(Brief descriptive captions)
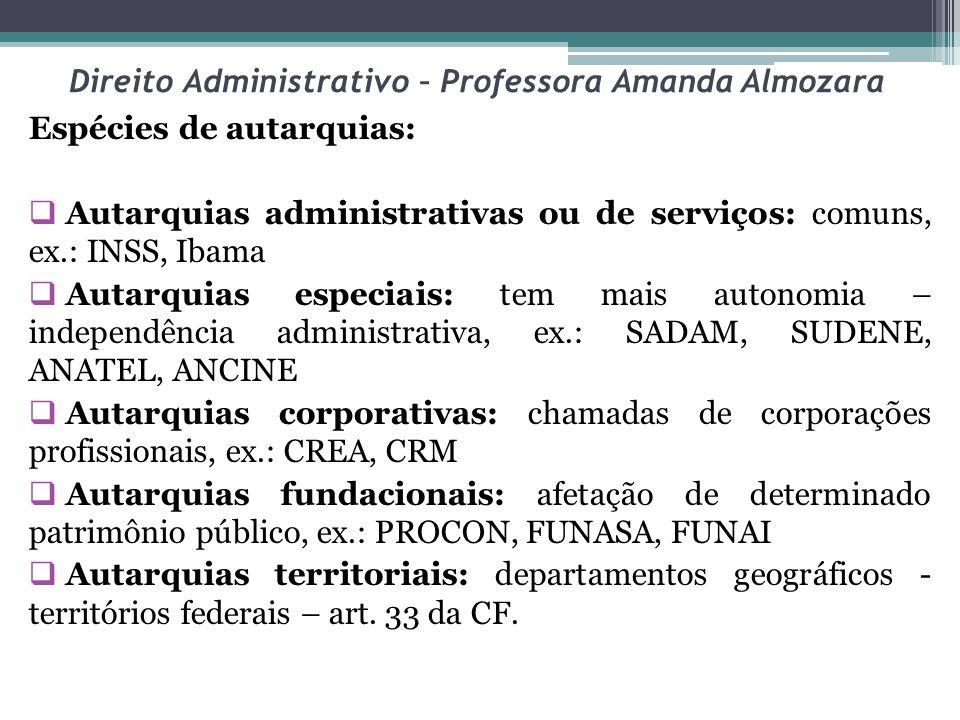 Direito Administrativo – Professora Amanda Almozara Espécies de autarquias: Autarquias administrativas ou de serviços: comuns, ex.: INSS, Ibama Autarq
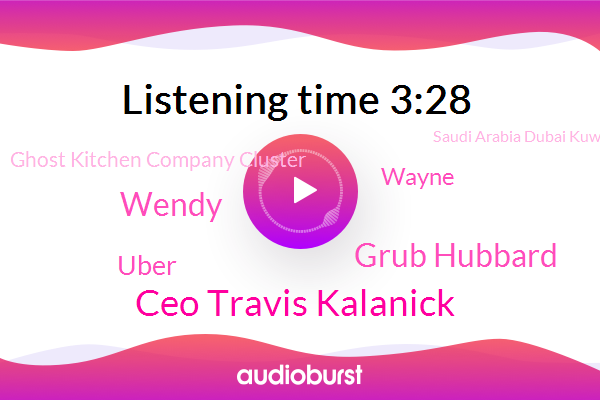 Ghost Kitchen Company Cluster,Ceo Travis Kalanick,United States,Grub Hubbard,Saudi Arabia Dubai Kuwait,FSR,Wendy,Saudi Government,Kroger,Uber,Third Party,Pasadena,Fortune Magazine,Google,The Wall Street Journal,India,Topi,Wayne
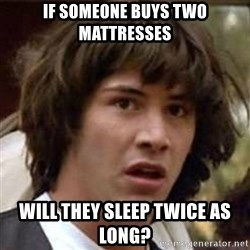Conspiracy Keanu - if someone buys two mattresses will they sleep twice as long?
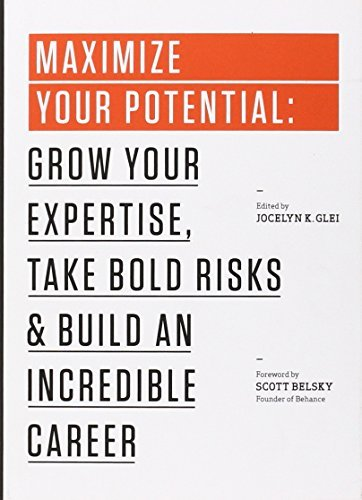 Maximize Your Potential: Grow Your Expertise,Take Bold Risks&Build an Incredible Career (99U Book 2) (English Edition)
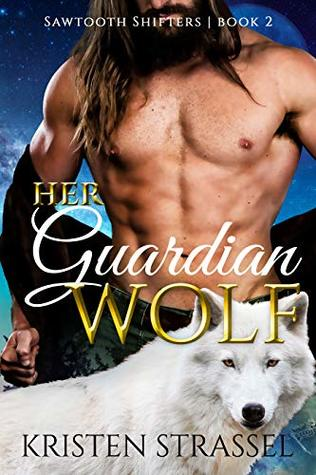 Her Guardian Wolf (Sawtooth Shifters Book 2)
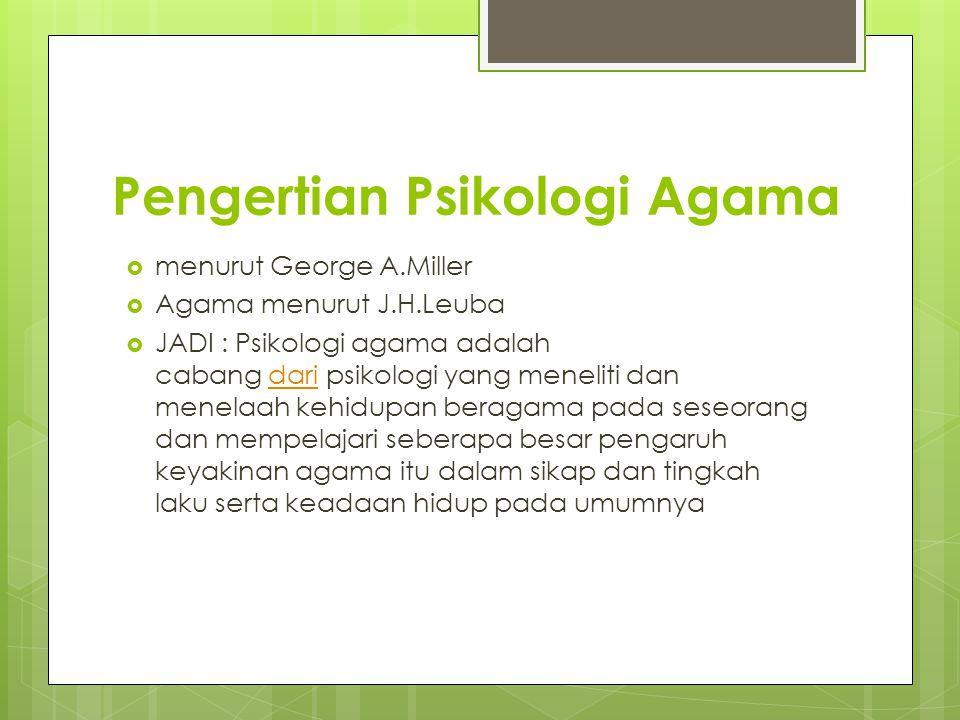 Pengertian Psikologi Agama  menurut George A.Miller  Agama menurut J.H.Leuba  JADI : Psikologi agama adalah cabang dari psikologi yang meneliti dan
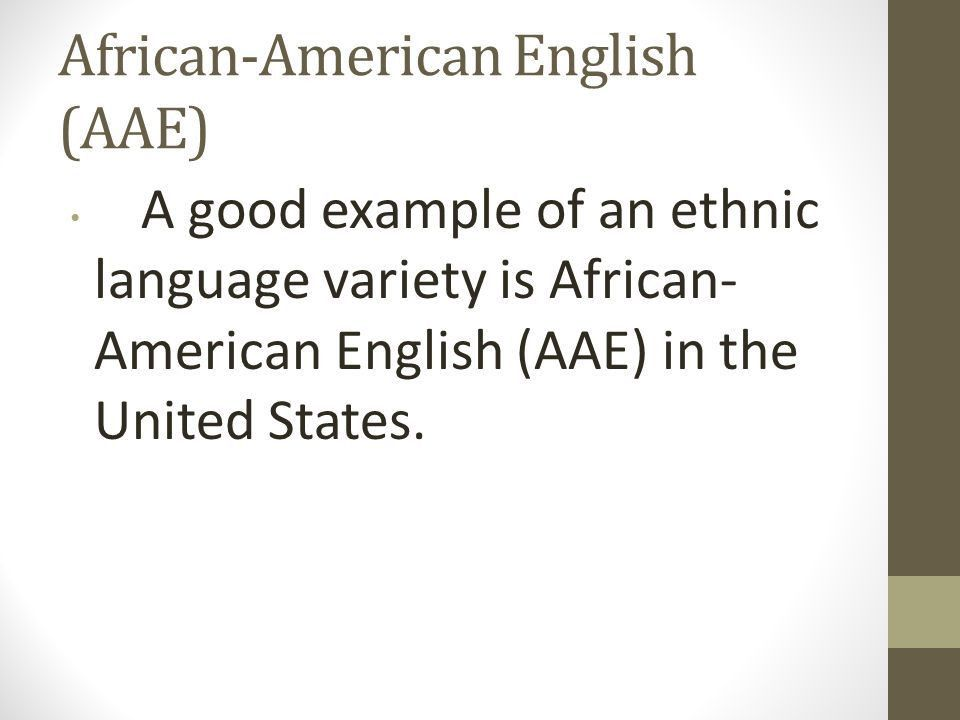 Language, Race and Ethnicity Najd 232. African-American English ...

_What is expected_
All that is needed is an exact copy of the entries above, minus the pictures.

_Solution below_
 Direito Administrativo – Professora Amanda Almozara Espécies de autarquias: Autarquias administrativas ou de serviços: comuns, ex.: INSS, Ibama Autarq
 Ghost Kitchen Company Cluster,Ceo Travis Kalanick,United States,Grub Hubbard,Saudi Arabia Dubai Kuwait,FSR,Wendy,Saudi Government,Kroger,Uber,Third Party,Pasadena,Fortune Magazine,Google,The Wall Street Journal,India,Topi,Wayne
Conspiracy Keanu - if someone buys two mattresses will they sleep twice as long?
 Maximize Your Potential: Grow Your Expertise,Take Bold Risks&Build an Incredible Career (99U Book 2) (English Edition)
 Her Guardian Wolf (Sawtooth Shifters Book 2)
 Pengertian Psikologi Agama  menurut George A.Miller  Agama menurut J.H.Leuba  JADI : Psikologi agama adalah cabang dari psikologi yang meneliti dan
 Language, Race and Ethnicity Najd 232. African-American English ...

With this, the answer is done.